Le bailleur peut-il imposer la peinture en fin de préavis ?

Non. Le bailleur ne peut jamais exiger que le locataire repeigne les murs si ces derniers sont simplement défraîchis par l'usage normal. La jurisprudence considère qu'une peinture jaunie après 5 ans ou plus relève de la vétusté normale, à la charge du propriétaire. Le locataire ne doit reprendre la peinture que si elle est dégradée par sa faute : trous mal rebouchés, taches de feutre, murs noircis par la fumée. Et même dans ce cas, le bailleur ne peut pas imposer la marque ou la couleur. Astuce : une grille de vétusté annexée au bail évite 90 % des litiges.

Combien de visites par semaine le bailleur peut-il imposer pendant le préavis ?

La loi de 1989 plafonne les visites à 2 heures par jour ouvrable maximum, jamais les dimanches et jours fériés. Concrètement, cela représente au mieux 5 créneaux par semaine. Le locataire reste maître des horaires et peut refuser des visites surprises ou en soirée. Aucun texte n'impose un nombre minimum : un locataire qui refuse toute visite s'expose seulement à des dommages-intérêts si le bailleur prouve un préjudice (perte de loyer documentée). Le mieux : convenir d'un calendrier écrit en début de préavis, avec 2 créneaux fixes par semaine.

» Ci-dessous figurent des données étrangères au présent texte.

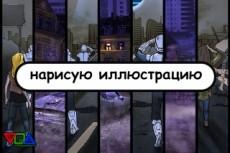 Нарисую графику черно-белую или с акварелью 40 - kwork.ru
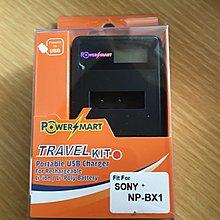 Powersmart NP-BX1 NPBX1 USB雙位充電器合SONY HDR-AS50相機請看內容 一年保用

Le locataire doit-il payer le loyer jusqu'au dernier jour du préavis même s'il a déjà rendu les clés ?

Oui, dans la quasi-totalité des cas. Le préavis court jusqu'à la date indiquée dans le courrier recommandé, et le loyer est dû pendant toute cette période, même si le locataire a déménagé et rendu les clés avant. Une seule exception : si le bailleur reloue le logement avant la fin du préavis, le locataire sortant ne paie que jusqu'à l'entrée du nouveau locataire. Sans relocation anticipée, attendre le dernier jour pour rendre les clés ou partir tôt ne change rien : le loyer reste intégralement dû jusqu'au terme.

Le bailleur peut-il refuser un préavis réduit à un mois ?

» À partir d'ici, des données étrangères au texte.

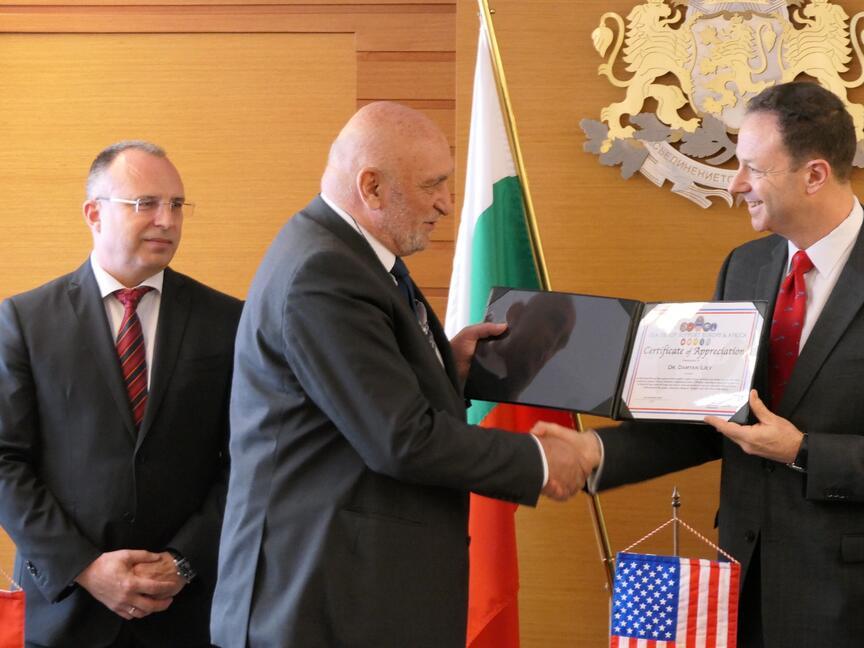 Американската агенция по военна логистика връчи сертификат за отличие на БАБХ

Non, si le motif rentre dans les cas légaux. Le préavis est réduit à 1 mois au lieu de 3 dans plusieurs situations : zone tendue (la plupart des grandes villes), mutation professionnelle, perte d'emploi, premier emploi, état de santé justifiant un changement, bénéficiaire du RSA ou de l'AAH, attribution d'un logement social. Le locataire doit joindre le justificatif au courrier. Le bailleur ne peut pas refuser, mais peut contester si le motif n'est pas prouvé. En cas de doute sur la zone tendue, vérifie sur le simulateur officiel service-public.fr.

Que faire si le locataire laisse des meubles ou des affaires après son départ ?

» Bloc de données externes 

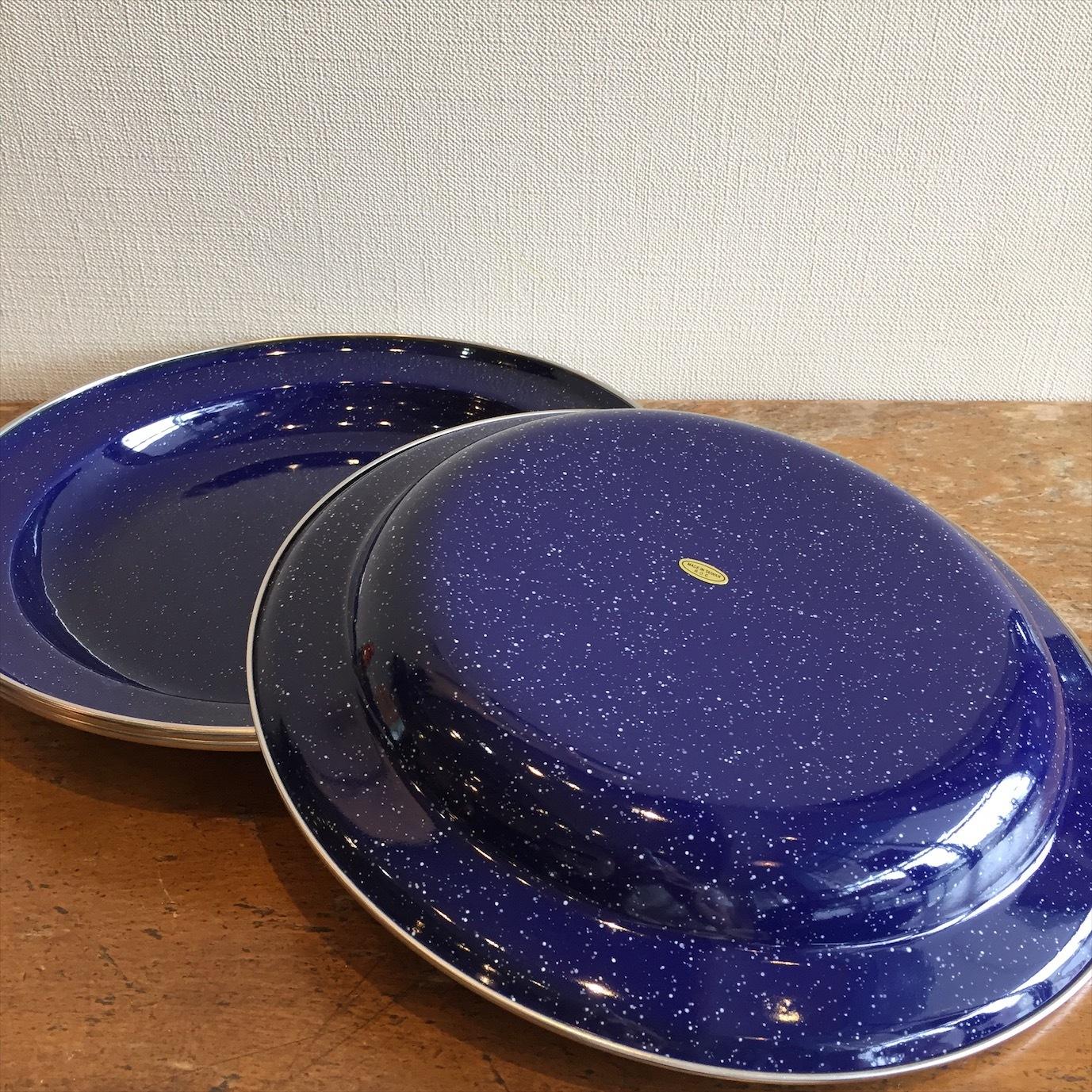 ホーローカレー皿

Cela dépend de leur valeur. Pour les objets de faible valeur (canapé fatigué, vaisselle), le bailleur peut les évacuer après un délai raisonnable et facturer les frais via la caution, à condition d'avoir prévenu par écrit avant la sortie. Pour des objets de valeur, c'est plus complexe : impossible de jeter sans autorisation du juge, sous peine de poursuites pour vol. La solution propre : faire constater l'abandon par un commissaire de justice (environ 250 €), puis saisir le tribunal pour autorisation. Mentionner l'absence d'objets abandonnés dans l'état des lieux de sortie évite tout litige.

Le bailleur peut-il garder la totalité du dépôt de garantie en cas de désaccord ?

Non. Le bailleur dispose de 1 mois pour restituer le dépôt si l'état des lieux de sortie est conforme à l'entrée, et de 2 mois en cas de retenues. Chaque retenue doit être justifiée par un devis ou une facture détaillée. Garder l'intégralité sans justificatif s'apparente à un détournement et expose à des pénalités de 10 % du loyer par mois de retard. En cas de désaccord, le locataire saisit la commission départementale de conciliation (gratuit) ou le tribunal judiciaire. Conseil bailleur : fais établir les devis pendant la semaine qui suit la sortie.